AI & Industry

Something Big Is Happening — But It's Not What You Think

Why AI is an abstraction layer shift, not an extinction event — a practitioner's response to the viral AI essay

Laurent Goudet · February 17, 2026 · 8 min read

A practitioner’s response to Matt Shumer’s viral essay

Matt Shumer’s essay went viral because it said out loud what a lot of people feel: something massive is happening with AI and most of us aren’t ready. I agree with the feeling. I disagree with the framing. What we’re living through isn’t an extinction event for knowledge work. It’s an abstraction layer shift — and if you’ve been in tech long enough, you’ve seen this movie before.

I. The Pattern Nobody Talks About

Assembly replaced hand-toggled machine code. C replaced Assembly. SQL replaced hand-written file I/O. Cloud replaced hand-racked servers. Every single one of these transitions killed the old workflow. Every single one of them made the people who adapted more productive, not less employed.

AI is the next layer. It doesn’t replace thinking — it replaces the mechanical translation between intent and implementation. You used to write loops; now you describe what you want. You used to format reports; now you describe the insight you need. The cognitive work didn’t vanish. It moved up.

The viral essay frames AI as a force that will “do your job.” But abstraction layers have never worked that way. They eliminate the previous way of doing the job, not the job itself. The demand for practitioners didn’t shrink after C replaced Assembly — it exploded, because the productivity gain expanded what was possible to build.

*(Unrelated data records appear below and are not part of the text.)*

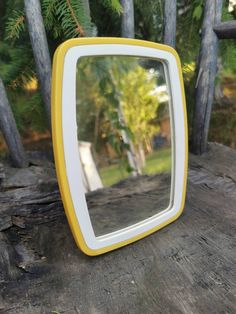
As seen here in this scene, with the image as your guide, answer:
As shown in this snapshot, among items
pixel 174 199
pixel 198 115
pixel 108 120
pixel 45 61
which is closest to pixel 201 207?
pixel 174 199

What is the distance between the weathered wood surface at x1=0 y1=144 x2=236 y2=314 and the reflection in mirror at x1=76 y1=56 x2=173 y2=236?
0.26 feet

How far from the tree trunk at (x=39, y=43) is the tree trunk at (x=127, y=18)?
0.21m

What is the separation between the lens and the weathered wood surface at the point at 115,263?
0.56 meters

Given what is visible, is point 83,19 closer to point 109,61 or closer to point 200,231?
point 109,61

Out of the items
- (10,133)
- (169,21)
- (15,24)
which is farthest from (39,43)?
(169,21)

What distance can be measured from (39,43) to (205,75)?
462 mm

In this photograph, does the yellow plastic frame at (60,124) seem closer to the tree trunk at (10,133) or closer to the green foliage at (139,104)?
the green foliage at (139,104)

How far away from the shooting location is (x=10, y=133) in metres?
0.81

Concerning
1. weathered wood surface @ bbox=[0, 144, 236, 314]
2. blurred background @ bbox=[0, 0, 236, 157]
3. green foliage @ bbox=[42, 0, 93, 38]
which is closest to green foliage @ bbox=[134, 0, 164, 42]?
blurred background @ bbox=[0, 0, 236, 157]

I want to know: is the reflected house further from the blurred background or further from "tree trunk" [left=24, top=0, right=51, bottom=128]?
"tree trunk" [left=24, top=0, right=51, bottom=128]

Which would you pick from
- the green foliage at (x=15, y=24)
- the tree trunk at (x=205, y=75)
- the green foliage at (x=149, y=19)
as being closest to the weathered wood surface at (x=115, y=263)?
the tree trunk at (x=205, y=75)

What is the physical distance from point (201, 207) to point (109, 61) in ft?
1.36

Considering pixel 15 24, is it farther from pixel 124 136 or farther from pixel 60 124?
pixel 124 136

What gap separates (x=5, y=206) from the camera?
29.5 inches
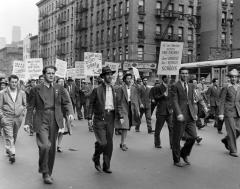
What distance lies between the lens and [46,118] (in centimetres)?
641

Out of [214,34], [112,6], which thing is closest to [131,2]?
[112,6]

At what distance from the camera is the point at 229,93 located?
9.34 metres

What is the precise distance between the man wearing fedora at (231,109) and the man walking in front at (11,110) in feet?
14.7

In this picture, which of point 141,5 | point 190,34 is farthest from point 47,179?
point 190,34

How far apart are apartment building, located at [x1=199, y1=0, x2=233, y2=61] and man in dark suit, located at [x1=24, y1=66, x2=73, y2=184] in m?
40.2

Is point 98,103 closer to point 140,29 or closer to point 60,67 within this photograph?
point 60,67

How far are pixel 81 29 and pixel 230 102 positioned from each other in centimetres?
5596

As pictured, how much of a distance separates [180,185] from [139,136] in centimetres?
602

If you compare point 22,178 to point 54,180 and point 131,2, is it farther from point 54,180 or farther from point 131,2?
point 131,2

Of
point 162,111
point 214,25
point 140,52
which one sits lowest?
point 162,111

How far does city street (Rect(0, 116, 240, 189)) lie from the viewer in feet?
20.9

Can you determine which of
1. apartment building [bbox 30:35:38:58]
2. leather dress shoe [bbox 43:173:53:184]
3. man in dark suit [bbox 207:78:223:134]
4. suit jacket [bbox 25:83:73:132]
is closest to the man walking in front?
suit jacket [bbox 25:83:73:132]

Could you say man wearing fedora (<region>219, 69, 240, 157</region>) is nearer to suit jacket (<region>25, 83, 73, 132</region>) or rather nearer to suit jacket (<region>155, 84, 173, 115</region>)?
suit jacket (<region>155, 84, 173, 115</region>)

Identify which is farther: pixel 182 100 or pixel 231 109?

The Abstraction Layer Argument

Every major abstraction layer in computing — Assembly → C → SQL → cloud — killed the old workflow but created a more powerful one. None of them reduced the demand for skilled practitioners. AI is the next shift:

the job moves from writing code to defining intent and verifying output

.

The people who thrived after each transition weren’t the ones who resisted the new layer. They were the ones who learned to think at the new altitude.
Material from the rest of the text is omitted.